Multiple threads and memory

If there are really no writes in your 1MB block then yeah, each core can read from its own cache line without any problem as no writes are being committed and therefore no cache coherency problems arise.

In a multicore architecture, basically there is a cache for each core and a "Cache Coherence Protocol" which invalidates the cache on some cores which do not have the most up to date information. I think most processors implement the MOESI protocol for cache coherency.

Cache coherency is a complex topic that has been largely discussed (I specially like some articles by Joe Duffy here and here). The discussion nonetheless revolves around the possible performance penalties of code that, while being apparently lock free, can slow down due to the cache coherency protocol kicking in to maintain coherency across the processors caches, but, as long as there are no writes there's simply no coherency to maintain and thus no lost on performance.

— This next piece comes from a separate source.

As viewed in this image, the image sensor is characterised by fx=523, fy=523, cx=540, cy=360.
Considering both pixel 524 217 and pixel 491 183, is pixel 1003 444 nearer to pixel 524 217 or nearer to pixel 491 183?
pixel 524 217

Just to clarify, as said in the comment, RAM can't be accessed simultaneously since x86 and x64 architectures implement a single bus which is shared between cores with SMP guaranteeing the fairness accessing main memory. Nonetheless this situation is hidden by each core cache which allows each core to have its own copy of the data. For 1MB of data it would be possible to incur on some contention while the core update its cache but that would be negligible.

Some useful links:

  • Cache Coherence Protocols
  • Cache Coherence

Not only are different cores allowed to read from the same block of memory, they're allowed to write at the same time too. If it's "safe" or not, that's an entirely different story. You need to implement some sort of a guard in your code (usually done with semaphores or derivates of them) to guard against multiple cores fighting over the same block of memory in a way you don't specifically allow.

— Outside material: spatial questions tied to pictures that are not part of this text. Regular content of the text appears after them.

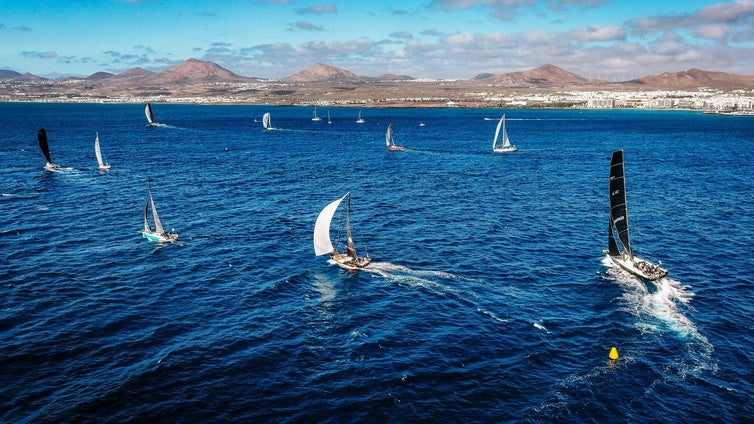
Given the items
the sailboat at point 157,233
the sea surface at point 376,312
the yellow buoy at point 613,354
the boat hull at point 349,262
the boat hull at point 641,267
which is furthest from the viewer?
the sailboat at point 157,233

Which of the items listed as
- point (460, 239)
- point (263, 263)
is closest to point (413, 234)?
point (460, 239)

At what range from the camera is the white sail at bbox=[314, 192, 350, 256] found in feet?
237

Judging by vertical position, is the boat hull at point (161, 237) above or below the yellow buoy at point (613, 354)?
above

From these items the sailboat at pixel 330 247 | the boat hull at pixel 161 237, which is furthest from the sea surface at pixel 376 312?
the sailboat at pixel 330 247

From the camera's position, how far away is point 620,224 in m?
73.8

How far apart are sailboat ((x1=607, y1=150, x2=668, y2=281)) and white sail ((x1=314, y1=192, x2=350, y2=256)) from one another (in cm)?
3643

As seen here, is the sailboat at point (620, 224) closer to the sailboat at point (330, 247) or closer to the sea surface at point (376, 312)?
the sea surface at point (376, 312)

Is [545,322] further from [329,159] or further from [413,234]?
[329,159]

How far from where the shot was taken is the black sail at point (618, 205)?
2827 inches

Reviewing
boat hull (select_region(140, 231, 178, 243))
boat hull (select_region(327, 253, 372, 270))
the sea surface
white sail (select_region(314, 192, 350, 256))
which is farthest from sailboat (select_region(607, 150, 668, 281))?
boat hull (select_region(140, 231, 178, 243))

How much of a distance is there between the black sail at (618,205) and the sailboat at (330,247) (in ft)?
110

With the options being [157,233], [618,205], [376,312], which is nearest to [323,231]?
[376,312]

About the size of the memory a core reads at a time, that's usually a register's worth, 32 bits on a 32bit cpu, 64 bits for a 64bit cpu and so on. Even streaming is done dword by dword (look at memcpy for example).

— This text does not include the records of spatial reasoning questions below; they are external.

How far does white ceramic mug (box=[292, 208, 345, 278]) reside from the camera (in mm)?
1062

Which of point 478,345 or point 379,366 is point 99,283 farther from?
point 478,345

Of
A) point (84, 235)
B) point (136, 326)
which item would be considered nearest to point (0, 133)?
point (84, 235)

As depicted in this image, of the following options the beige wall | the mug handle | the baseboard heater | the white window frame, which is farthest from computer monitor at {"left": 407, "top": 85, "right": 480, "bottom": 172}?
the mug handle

About how concurrent multiple cores really are, every core uses a single bus to read and write to the memory, so accessing any resources (ram, external devices, the floating point processing unit) is one request at a time, one core at a time. The actual processing inside the core is completely concurrent however. DMA transfers also don't block the bus, concurrent transfers get queued and processed one at a time (I believe, not 100% sure on this).

edit: just to clarify, unlike the other reply here, I'm talking only about a no-cache scenario. Of course if the memory gets cached read-only access is completely concurrent.